■ **RECORDS FOR THIS EXERCISE**:
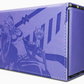 [Deck Box] Beelstarmon Leather Deck Box Digimon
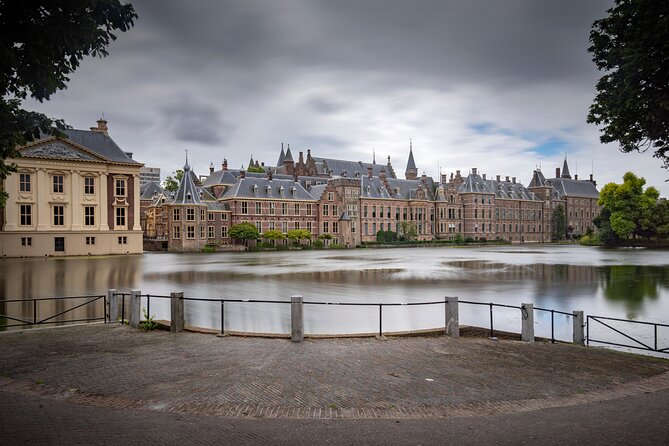Rotterdam, Delft and The Hague Guided Tour from Amsterdam - Royal Delft factory: where Delft Blue becomes real (and why it’s the highlight)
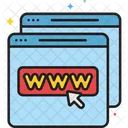 Website Web World Wide Web Icon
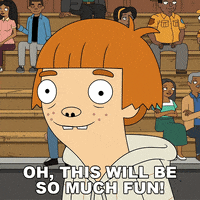 Season 1 Fun GIF by Paramount+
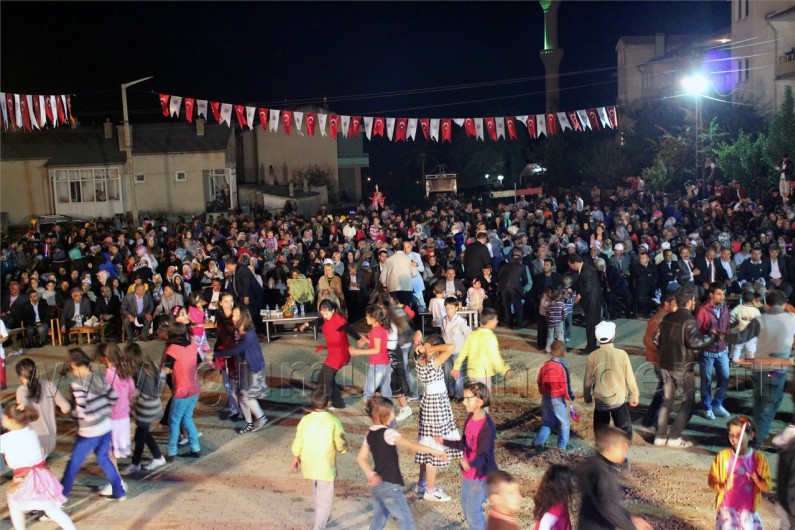 Köse Şenliğe Doydu 5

■ **TASK BRIEF**: Leave the images out as you retype each line of the material exactly.

■ **REPLY**:
 [Deck Box] Beelstarmon Leather Deck Box Digimon
Rotterdam, Delft and The Hague Guided Tour from Amsterdam - Royal Delft factory: where Delft Blue becomes real (and why it’s the highlight)
 Website Web World Wide Web Icon
 Season 1 Fun GIF by Paramount+
 Köse Şenliğe Doydu 5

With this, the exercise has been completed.